The construction industry has seen major advancements over the past several years when it comes to using technology—from drones and robotics, to augmented reality and building information modeling. While many companies are embracing these emerging technologies and are eager to implement them on the jobsite, they often are still stumped by "big data" and understanding the level of transparency, accountability, threat awareness and control that a sound data strategy can bring. Engineering and construction companies are starting to take heed of how artificial intelligence and machine learning can help their businesses, but they may be ignoring heaps of information they already have. This raises the question—do they really need more data, or to do more with their data?
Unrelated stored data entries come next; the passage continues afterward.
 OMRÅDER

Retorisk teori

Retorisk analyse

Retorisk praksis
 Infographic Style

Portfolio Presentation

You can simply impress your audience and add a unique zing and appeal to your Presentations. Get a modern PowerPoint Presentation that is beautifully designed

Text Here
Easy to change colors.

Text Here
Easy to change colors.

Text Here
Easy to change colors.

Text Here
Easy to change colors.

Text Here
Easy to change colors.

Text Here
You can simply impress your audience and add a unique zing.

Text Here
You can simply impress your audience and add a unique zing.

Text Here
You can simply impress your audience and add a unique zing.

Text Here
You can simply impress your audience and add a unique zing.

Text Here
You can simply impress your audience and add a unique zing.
Many construction businesses are probably sitting on piles of data accumulated over the years from previous projects and activities. This often is not seen as "big data" as it doesn’t require huge expense or the integration of disparate systems through business intelligence solutions/AI platforms to generate insights. However, this data should not be ignored as it can provide important business insights to jumpstart the data journey. Organizations just need to know the tricks to unlocking that data and extracting its value.

Capitalizing on data

Drawing value from data can typically be achieved in a three-step process:

  1. Frame the questions and define the goals. It is crucial to be clear about the goals the data can help the company achieve, and the questions to ask to get there. Is the goal better schedule performance or improve process turnaround? Is cost-blowout a specific risk factor? 
  2. Identify and analyze the data. Once the goals have been identified, pull the right datasets to analyze them for correlations, patterns and signals. For example, if trying to improve scheduling processes, look at raw scheduling information to draw connections between the data. These connections will provide useful hindsight for current and future projects. 
  3. Apply the results of data analyses to current projects. Once the data has been analyzed and patterns and correlations identified, apply those insights to current projects to ensure mistakes aren’t repeated and good practices are amplified. For example, if the data shows that a certain subcontractor typically takes 40% longer to hang drywalls in past projects, the new project should adjust the time allocated—or change the subcontractor—for improved outcomes.
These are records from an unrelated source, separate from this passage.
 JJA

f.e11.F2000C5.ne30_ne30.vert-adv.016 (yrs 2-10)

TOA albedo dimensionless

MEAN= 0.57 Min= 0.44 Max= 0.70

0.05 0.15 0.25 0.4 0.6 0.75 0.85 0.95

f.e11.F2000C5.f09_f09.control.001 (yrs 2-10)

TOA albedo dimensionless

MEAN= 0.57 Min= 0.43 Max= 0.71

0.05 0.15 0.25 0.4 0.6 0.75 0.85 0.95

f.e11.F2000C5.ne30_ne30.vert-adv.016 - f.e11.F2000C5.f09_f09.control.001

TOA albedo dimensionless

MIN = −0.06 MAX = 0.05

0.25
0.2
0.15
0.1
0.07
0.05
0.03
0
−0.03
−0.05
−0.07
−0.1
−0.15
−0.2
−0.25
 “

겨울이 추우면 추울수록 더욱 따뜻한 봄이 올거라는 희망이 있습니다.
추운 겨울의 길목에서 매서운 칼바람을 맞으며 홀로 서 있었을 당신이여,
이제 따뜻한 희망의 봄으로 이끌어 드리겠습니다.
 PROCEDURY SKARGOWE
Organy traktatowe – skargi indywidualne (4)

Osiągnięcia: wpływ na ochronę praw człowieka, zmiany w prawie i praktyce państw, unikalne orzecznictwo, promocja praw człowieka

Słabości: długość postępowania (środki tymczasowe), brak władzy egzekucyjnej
AI and ML are playing increasing roles in helping construction and engineering businesses utilize their data analyses to predict future outcomes. AI-driven algorithms can aid employees by automatically predicting events such as scheduling delays or cost overages, allowing the business to adjust plans accordingly before they become significant problems.

These can also assist in the creation of models based on a specific set of features to help automate plan development. ML or analytics tools can use new data over time to fine-tune the creation of insights and become more precise. 
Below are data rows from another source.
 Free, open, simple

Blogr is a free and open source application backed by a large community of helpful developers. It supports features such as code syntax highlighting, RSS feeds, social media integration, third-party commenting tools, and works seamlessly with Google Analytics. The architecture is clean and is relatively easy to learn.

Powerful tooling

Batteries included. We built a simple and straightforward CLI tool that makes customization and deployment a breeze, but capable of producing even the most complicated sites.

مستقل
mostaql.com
More and more emerging technologies, such as AR, virtual reality, "internet of things" and sensors are making their way onto the construction site. These tools can provide an unprecedented amount of real-time, deep-level knowledge about what’s happening on a project both on and offsite. When used across the entire lifespan of a project, they can establish a baseline of what sort of data can be captured and analyzed for future projects. The idea is that the data doesn’t get locked in spreadsheets at the end of a project, never to be seen again, but rather fed into a system that uses it to extract valuable insights that lead to better predictive outcomes. 

As E&C businesses embark on their data journey, they should initially look to past data stores to figure out what challenges they want their data strategy to solve. As they gain insights and their data approach grows, businesses can then look to incorporate AR, VR and internet of things to bolster the power of their data. Starting from within will establish a solid strategic foundation on which to build.